Kirschen Gregory W, Brown Lucy, Davis Joy, Kim Dan, Berman David J, Al-Khindi Timour, Caplan Justin, Osborne Shannon M
Gynecology and Obstetrics, Johns Hopkins University School of Medicine, Baltimore, USA.
Anesthesiology, Johns Hopkins University School of Medicine, Baltimore, USA.
Cureus. 2024 Feb 8;16(2):e53822. doi: 10.7759/cureus.53822. eCollection 2024 Feb.
Cerebral aneurysms are rarely encountered in pregnancy. Their antepartum and intrapartum management remain clinically challenging, primarily due to concern regarding potential rupture. We present a case of a patient in preterm labor at risk for imminent delivery with a 10mm cerebral aneurysm. She was recommended for cesarean section (CS), yet delivered via spontaneous vaginal delivery in the operating room after induction of general anesthesia for the intended CS. Her aneurysm and neurologic function remained intact postpartum. Cerebral aneurysms <5mm are unlikely to undergo significant growth during pregnancy. The presence of a cerebral aneurysm is not automatically a contraindication to the Valsalva maneuver. The recommendation for which patients with unruptured cerebral aneurysms should deliver by CS, operative vaginal delivery, or unassisted vaginal delivery (i.e., which patients should avoid Valsalva maneuver intrapartum), is complex and requires multidisciplinary discussion.

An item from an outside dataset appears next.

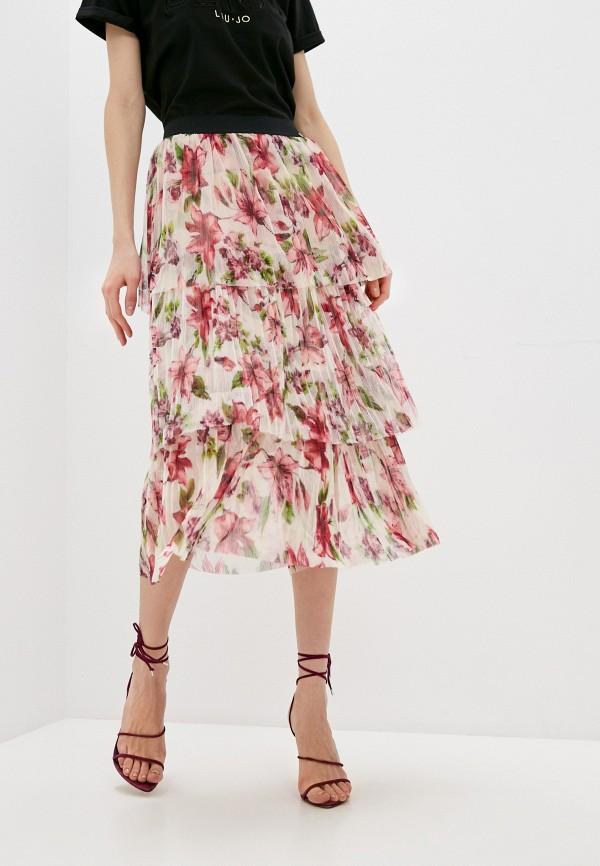 женская плиссированные юбка liu jo, бежевая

颅内动脉瘤在孕期很少见。其产前和产时管理在临床上仍然具有挑战性,主要是因为担心有潜在破裂风险。我们报告一例早产且有即将分娩风险的患者,其患有一个10毫米的颅内动脉瘤。她原本被建议行剖宫产,但在为计划中的剖宫产实施全身麻醉诱导后,在手术室经阴道自然分娩。产后她的动脉瘤和神经功能保持完好。小于5毫米的颅内动脉瘤在孕期不太可能显著生长。存在颅内动脉瘤并非自动成为瓦尔萨尔瓦动作的禁忌证。对于哪些未破裂颅内动脉瘤患者应行剖宫产、阴道助产或经阴道自然分娩(即哪些患者应在产时避免瓦尔萨尔瓦动作)的建议很复杂,需要多学科讨论。